DOHA: Sarawak will send a trade delegation to Qatar as a follow-up to the meeting between Qatari Prime Minister Sheik Hamad Jassim Jabor Al-Thani and Chief Minister Pehin Sri Abdul Taib Mahmud.
Taib headed an investment delegation to the two-day ‘Inside Investor Forum Asia 2012’ here recently.
The delegation will forward the detailed written proposals to Qatar Investment Authority and Qatar Holdings as suggested by Sheik Hamad Jassim Jabor Al-Thani during the meeting, which was also attended by heads of both authorities.
Taib said his discussions with the Qatari prime minister also covered areas of long-term investments like roads construction and electricity generation projects.
Those interested will be given reports on the feasibility studies to enable them to decide what kind of returns they could get from their investments.
He invited potential investors from the Gulf States to visit Sarawak to acquire first-hand knowledge that there was plenty of land for food production here.
He assured investors that Sarawak’s legal and legislative systems, inherited from the British, provided sufficient safeguard for their investments. The local laws had been developed to cope with the latest demands from investors.
He gave assurances that there was no restriction on the movements of money in Malaysia as the country understood that it was important for investors to be able to repatriate their profits anytime they like.

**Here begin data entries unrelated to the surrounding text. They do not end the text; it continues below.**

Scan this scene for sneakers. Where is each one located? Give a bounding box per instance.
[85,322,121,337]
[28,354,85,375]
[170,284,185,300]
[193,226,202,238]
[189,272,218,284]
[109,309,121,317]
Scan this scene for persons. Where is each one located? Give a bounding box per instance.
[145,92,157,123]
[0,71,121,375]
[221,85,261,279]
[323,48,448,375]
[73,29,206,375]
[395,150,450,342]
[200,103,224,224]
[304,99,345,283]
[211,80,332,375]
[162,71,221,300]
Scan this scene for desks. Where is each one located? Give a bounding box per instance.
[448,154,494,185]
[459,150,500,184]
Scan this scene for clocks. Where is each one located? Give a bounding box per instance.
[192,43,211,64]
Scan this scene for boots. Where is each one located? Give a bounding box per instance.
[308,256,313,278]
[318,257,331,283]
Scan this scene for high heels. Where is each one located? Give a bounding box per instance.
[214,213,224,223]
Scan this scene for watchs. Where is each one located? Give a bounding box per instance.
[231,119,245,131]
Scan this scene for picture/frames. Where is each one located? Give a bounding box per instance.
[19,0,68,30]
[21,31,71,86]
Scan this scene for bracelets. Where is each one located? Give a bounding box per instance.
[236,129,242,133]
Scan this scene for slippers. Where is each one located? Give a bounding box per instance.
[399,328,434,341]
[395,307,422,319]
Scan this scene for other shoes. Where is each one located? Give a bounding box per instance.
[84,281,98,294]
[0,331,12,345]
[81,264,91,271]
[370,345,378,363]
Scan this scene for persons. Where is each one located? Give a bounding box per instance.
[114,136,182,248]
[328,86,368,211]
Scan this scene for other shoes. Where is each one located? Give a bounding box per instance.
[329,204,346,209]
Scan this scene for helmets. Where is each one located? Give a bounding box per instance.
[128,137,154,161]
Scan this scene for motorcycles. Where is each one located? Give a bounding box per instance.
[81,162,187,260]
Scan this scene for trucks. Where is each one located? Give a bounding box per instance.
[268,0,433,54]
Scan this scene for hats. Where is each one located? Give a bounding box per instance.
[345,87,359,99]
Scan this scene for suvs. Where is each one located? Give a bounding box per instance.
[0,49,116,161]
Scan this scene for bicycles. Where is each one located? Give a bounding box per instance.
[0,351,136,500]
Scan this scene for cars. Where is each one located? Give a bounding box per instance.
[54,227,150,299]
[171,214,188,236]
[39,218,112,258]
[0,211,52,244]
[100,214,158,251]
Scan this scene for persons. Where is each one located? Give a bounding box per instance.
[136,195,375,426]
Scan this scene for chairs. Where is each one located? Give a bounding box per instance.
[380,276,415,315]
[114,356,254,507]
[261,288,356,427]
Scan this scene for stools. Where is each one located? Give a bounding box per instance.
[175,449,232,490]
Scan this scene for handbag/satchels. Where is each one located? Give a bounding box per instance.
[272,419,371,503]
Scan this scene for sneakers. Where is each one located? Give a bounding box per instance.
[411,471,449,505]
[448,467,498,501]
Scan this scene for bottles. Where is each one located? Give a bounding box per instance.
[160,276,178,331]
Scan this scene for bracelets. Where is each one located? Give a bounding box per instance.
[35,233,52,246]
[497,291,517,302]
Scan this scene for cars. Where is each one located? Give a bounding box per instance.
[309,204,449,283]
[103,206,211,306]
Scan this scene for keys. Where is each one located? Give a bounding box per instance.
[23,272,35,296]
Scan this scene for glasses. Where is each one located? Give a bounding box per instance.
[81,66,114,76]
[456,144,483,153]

He said the Arab countries were more familiar with investment opportunities in the West. But the world had changed and more opportunities were emerging in Asia than in the West.
For example, the expansion of economic activities in countries in South East Asia was only second to China, which had been experiencing massive growth during the last two years.
Taib said areas that continue to develop quickly would be areas of rapid industrialisation. South East Asia today is only second to China in terms of economic potentials for development.
Besides, countries in South East Asia can still accommodate more development in relations to resources, land and food which ought to be explored as much as possible. It is a matter for investors to acquaint themselves with business opportunities in the region.
The Gulf States, with the creation of wealth totalling more than US$1.5 trillion from oil, should find countries in South East Asia, which have been making efforts to boost their own economy and to have a common market, an attractive place to invest if they consider widening the base of their economy, he said.
Obviously, Qatar will continue to enjoy quite a lot from the preference for cleaner energy. But, perhaps, it could look into areas of food production with the growing demand in the global market and strengthen its ties with countries in this region.
Besides, Malaysia or even Indonesia has not been industrialised to its full potential, Taib pointed out.